• _Exercise prompt_
From the line containing "A tourist captures" through the last line of the data, both ends included, write out every line exactly; omit the pictures.
(Data for analysis)
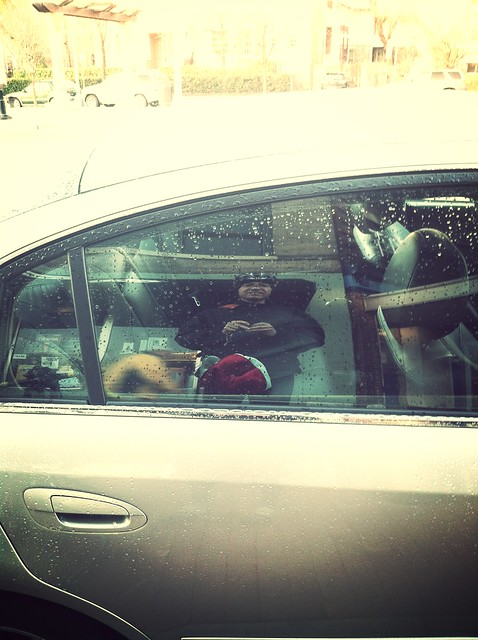Self-portrait in car window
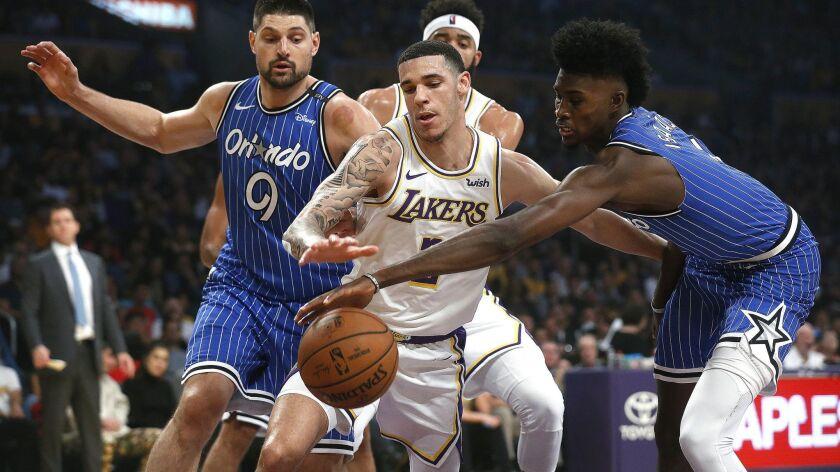 Lakers guard Lonzo Ball fights for a loose ball with Orlando Magic center Nikola Vucevic (9) and forward Jonathan Isaac at Staples Center on Sunday.
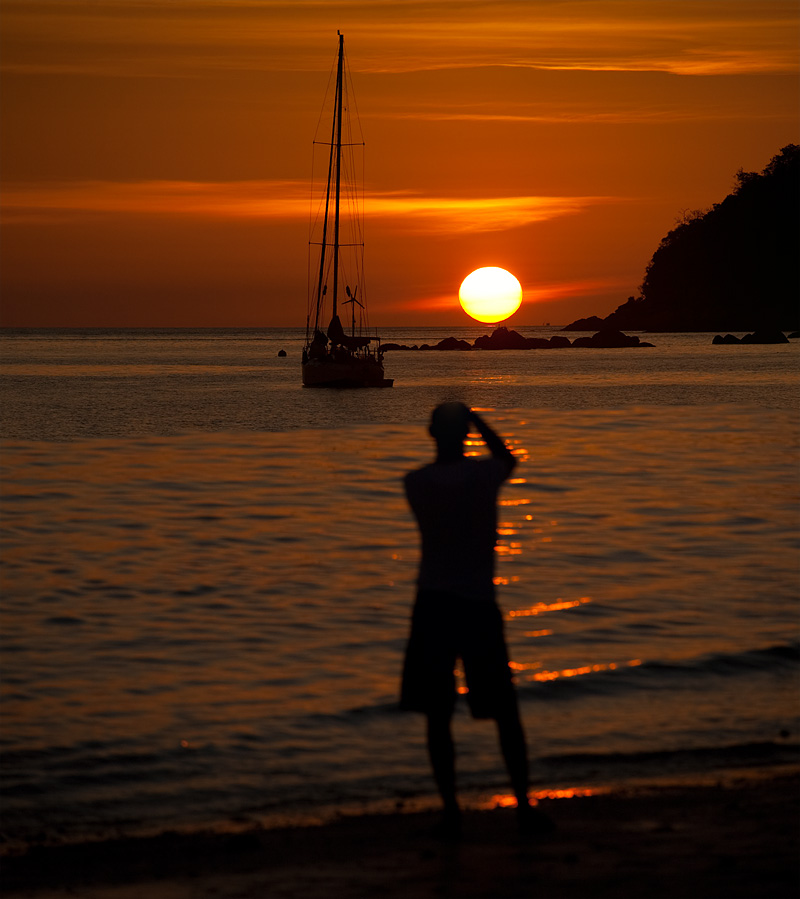 A tourist captures a photo of the setting sun. - Ko Lipe, Thailand - Daily Travel Photos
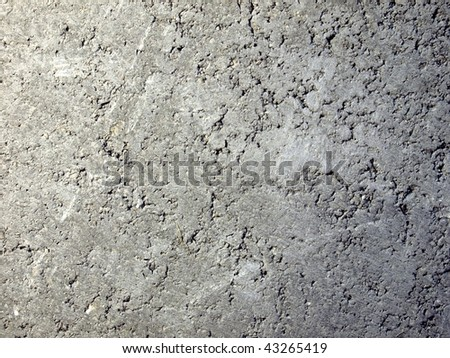 Reinforced concrete wall useful as a background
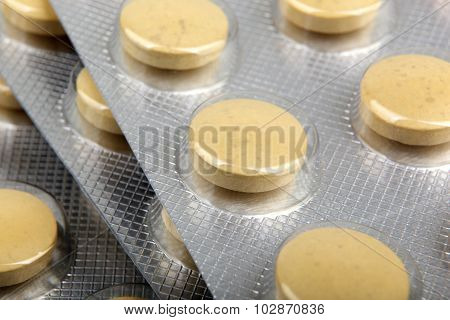 Pile Of Colorful Medicine Pills And Capsules In Blister Packs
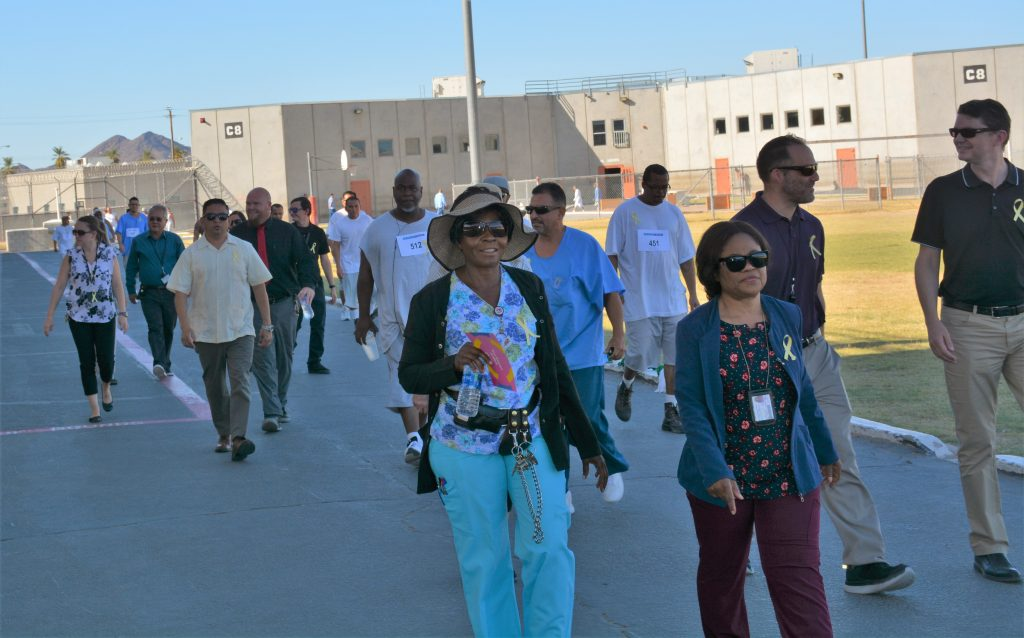 Prison staff walk along a path with inmates inside a prison.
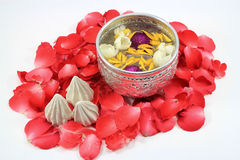Water with jusmine , Songkran festival Thailand. Water with jusmine and roses corolla in bowl and soft-prepared chalk for Songkran festival, Thailand Royalty Free Stock Image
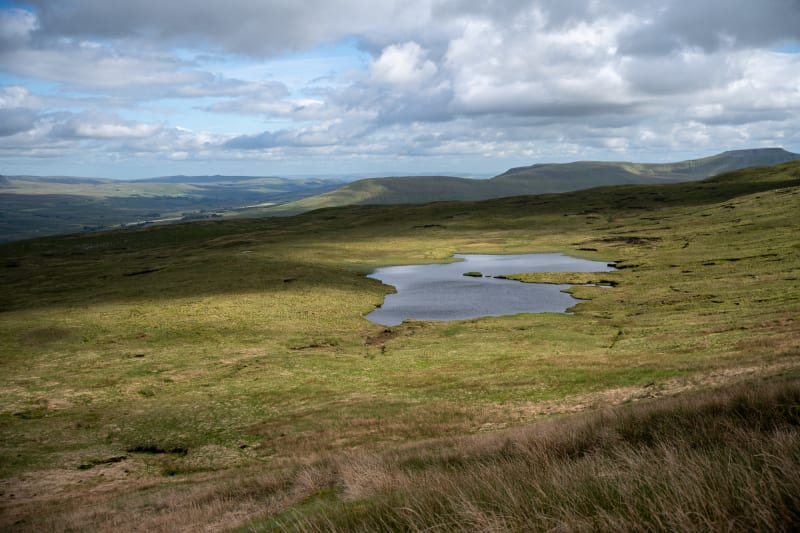 A small tarn in an otherwise featureless landscape.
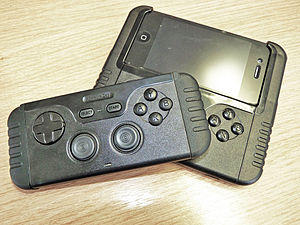Two game control devices sit atop one another. The upper is a gamepad alone, while the lower is attached to a phone.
(End Data for analysis)
• _Reply to the exercise_
 A tourist captures a photo of the setting sun. - Ko Lipe, Thailand - Daily Travel Photos
 Reinforced concrete wall useful as a background
 Pile Of Colorful Medicine Pills And Capsules In Blister Packs
 Prison staff walk along a path with inmates inside a prison.
Water with jusmine , Songkran festival Thailand. Water with jusmine and roses corolla in bowl and soft-prepared chalk for Songkran festival, Thailand Royalty Free Stock Image
 A small tarn in an otherwise featureless landscape.
Two game control devices sit atop one another. The upper is a gamepad alone, while the lower is attached to a phone.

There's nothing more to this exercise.